> [Record extracts]:
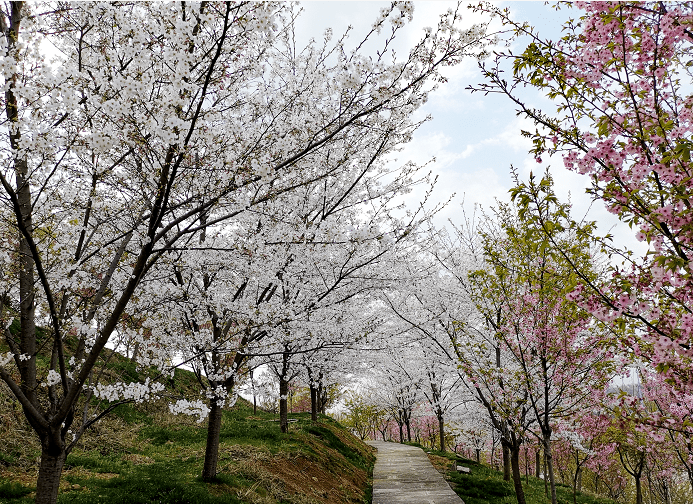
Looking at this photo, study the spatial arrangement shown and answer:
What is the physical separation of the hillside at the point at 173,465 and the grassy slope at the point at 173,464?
0.02 m

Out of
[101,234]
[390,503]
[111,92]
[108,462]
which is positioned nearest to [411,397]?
[390,503]

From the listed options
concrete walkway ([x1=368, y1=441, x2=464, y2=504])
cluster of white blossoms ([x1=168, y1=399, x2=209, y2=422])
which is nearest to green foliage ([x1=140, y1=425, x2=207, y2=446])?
concrete walkway ([x1=368, y1=441, x2=464, y2=504])

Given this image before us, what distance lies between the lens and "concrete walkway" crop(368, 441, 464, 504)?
10.7m

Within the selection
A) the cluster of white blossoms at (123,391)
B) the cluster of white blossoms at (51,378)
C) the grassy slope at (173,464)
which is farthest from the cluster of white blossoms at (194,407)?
the grassy slope at (173,464)

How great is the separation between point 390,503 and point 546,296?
→ 694 cm

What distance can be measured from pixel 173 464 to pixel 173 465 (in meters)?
0.13

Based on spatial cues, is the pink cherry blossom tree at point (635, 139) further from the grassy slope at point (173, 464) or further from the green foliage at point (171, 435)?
Answer: the green foliage at point (171, 435)

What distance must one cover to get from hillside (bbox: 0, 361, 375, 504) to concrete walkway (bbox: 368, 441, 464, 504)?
590 mm

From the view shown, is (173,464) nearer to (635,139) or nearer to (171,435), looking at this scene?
(171,435)

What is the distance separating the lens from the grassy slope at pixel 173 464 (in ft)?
22.0

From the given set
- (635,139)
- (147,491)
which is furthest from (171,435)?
(635,139)

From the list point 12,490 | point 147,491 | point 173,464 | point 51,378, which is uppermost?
point 51,378

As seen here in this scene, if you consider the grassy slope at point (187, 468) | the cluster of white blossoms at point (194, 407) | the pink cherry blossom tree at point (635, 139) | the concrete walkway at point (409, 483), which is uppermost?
the pink cherry blossom tree at point (635, 139)

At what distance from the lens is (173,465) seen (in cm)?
893
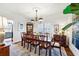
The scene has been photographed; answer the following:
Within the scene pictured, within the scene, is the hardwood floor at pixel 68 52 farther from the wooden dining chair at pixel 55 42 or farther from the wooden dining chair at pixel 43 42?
the wooden dining chair at pixel 43 42

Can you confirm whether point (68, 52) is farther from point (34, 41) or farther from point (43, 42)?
point (34, 41)

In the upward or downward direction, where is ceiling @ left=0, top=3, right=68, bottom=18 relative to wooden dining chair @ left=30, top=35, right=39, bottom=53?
upward

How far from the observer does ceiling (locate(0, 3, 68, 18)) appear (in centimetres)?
181

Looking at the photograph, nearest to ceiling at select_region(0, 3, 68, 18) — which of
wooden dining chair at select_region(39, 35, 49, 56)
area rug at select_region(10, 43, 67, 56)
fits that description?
wooden dining chair at select_region(39, 35, 49, 56)

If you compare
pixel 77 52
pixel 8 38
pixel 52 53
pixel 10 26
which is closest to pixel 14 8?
pixel 10 26

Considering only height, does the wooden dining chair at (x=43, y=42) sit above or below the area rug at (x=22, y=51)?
above

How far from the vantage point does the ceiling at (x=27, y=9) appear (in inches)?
71.4

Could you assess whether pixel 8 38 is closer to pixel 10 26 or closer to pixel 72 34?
pixel 10 26

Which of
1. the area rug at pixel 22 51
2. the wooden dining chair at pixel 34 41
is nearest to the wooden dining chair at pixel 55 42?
the area rug at pixel 22 51

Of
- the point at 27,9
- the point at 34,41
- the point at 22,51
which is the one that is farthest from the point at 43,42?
the point at 27,9

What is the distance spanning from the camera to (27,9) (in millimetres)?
1893

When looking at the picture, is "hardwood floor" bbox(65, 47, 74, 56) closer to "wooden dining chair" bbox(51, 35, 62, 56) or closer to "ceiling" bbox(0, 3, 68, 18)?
"wooden dining chair" bbox(51, 35, 62, 56)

> [Instructions for the task]: Reproduce every row above word for word, leaving out the pictures.

> [Response]:
Looking at this photo, study the spatial arrangement shown and answer:
What is the physical separation of the hillside at the point at 173,465 and the grassy slope at the point at 173,464?
0.02 m

Out of
[101,234]
[390,503]
[111,92]
[108,462]
which is positioned nearest to [411,397]?
[390,503]

From the listed options
concrete walkway ([x1=368, y1=441, x2=464, y2=504])
cluster of white blossoms ([x1=168, y1=399, x2=209, y2=422])
which is nearest to green foliage ([x1=140, y1=425, x2=207, y2=446])?
concrete walkway ([x1=368, y1=441, x2=464, y2=504])

Given this image before us, what distance lies between the lens and "concrete walkway" crop(368, 441, 464, 504)?
10.7m

Within the selection
A) the cluster of white blossoms at (123,391)
B) the cluster of white blossoms at (51,378)
C) the grassy slope at (173,464)
which is farthest from the cluster of white blossoms at (194,407)?
the grassy slope at (173,464)

How great is the separation between point 390,503 and point 546,296?
→ 694 cm

What distance can be measured from pixel 173 464 to pixel 173 465 (in meters)?
0.13

Based on spatial cues, is the pink cherry blossom tree at point (635, 139) further from the grassy slope at point (173, 464) or further from the green foliage at point (171, 435)?
Answer: the green foliage at point (171, 435)

What distance must one cover to get from hillside (bbox: 0, 361, 375, 504) to concrete walkway (bbox: 368, 441, 464, 504)?
590 mm

From the view shown, is (173,464) nearer to (635,139) or nearer to (171,435), looking at this scene?
(171,435)

What is the distance separating the lens from the grassy slope at pixel 173 464 (in ft)?
22.0

From the given set
- (635,139)
- (147,491)
which is furthest from (171,435)?
(635,139)

From the list point 12,490 | point 147,491 | point 173,464 | point 51,378, which is uppermost?
point 51,378

As seen here in this scene, if you consider the grassy slope at point (187, 468) | the cluster of white blossoms at point (194, 407) | the pink cherry blossom tree at point (635, 139) | the concrete walkway at point (409, 483), which is uppermost?
the pink cherry blossom tree at point (635, 139)

At what distance from the lens is (173,465) seen (in cm)?
893
The scene has been photographed; answer the following:
Within the scene pictured, within the scene, is the hardwood floor at pixel 68 52 farther from the wooden dining chair at pixel 55 42 or farther from the wooden dining chair at pixel 43 42?
the wooden dining chair at pixel 43 42

Can you confirm whether point (68, 52) is farther from point (34, 41) or farther from point (43, 42)?
point (34, 41)

In the upward or downward direction, where is ceiling @ left=0, top=3, right=68, bottom=18 relative to wooden dining chair @ left=30, top=35, right=39, bottom=53?
upward

How far from the observer does ceiling (locate(0, 3, 68, 18)) appear (in centimetres)?
181

Looking at the photograph, nearest to ceiling at select_region(0, 3, 68, 18) — which of
wooden dining chair at select_region(39, 35, 49, 56)
area rug at select_region(10, 43, 67, 56)
fits that description?
wooden dining chair at select_region(39, 35, 49, 56)

If you compare
pixel 77 52
pixel 8 38
pixel 52 53
pixel 10 26
which is closest to pixel 14 8?
pixel 10 26

Considering only height, does the wooden dining chair at (x=43, y=42) sit above or below the area rug at (x=22, y=51)?
above

How far from the vantage point does the ceiling at (x=27, y=9) appear (in inches)?
71.4

Could you assess whether pixel 8 38 is closer to pixel 10 26 or closer to pixel 72 34?
pixel 10 26

Which of
1. the area rug at pixel 22 51
2. the wooden dining chair at pixel 34 41
is nearest to the wooden dining chair at pixel 55 42?
the area rug at pixel 22 51

Of
- the point at 27,9
- the point at 34,41
- the point at 22,51
which is the one that is farthest from the point at 43,42?
the point at 27,9

What is the distance spanning from the camera to (27,9) (in millimetres)?
1893

When looking at the picture, is "hardwood floor" bbox(65, 47, 74, 56) closer to "wooden dining chair" bbox(51, 35, 62, 56) or closer to "ceiling" bbox(0, 3, 68, 18)?
"wooden dining chair" bbox(51, 35, 62, 56)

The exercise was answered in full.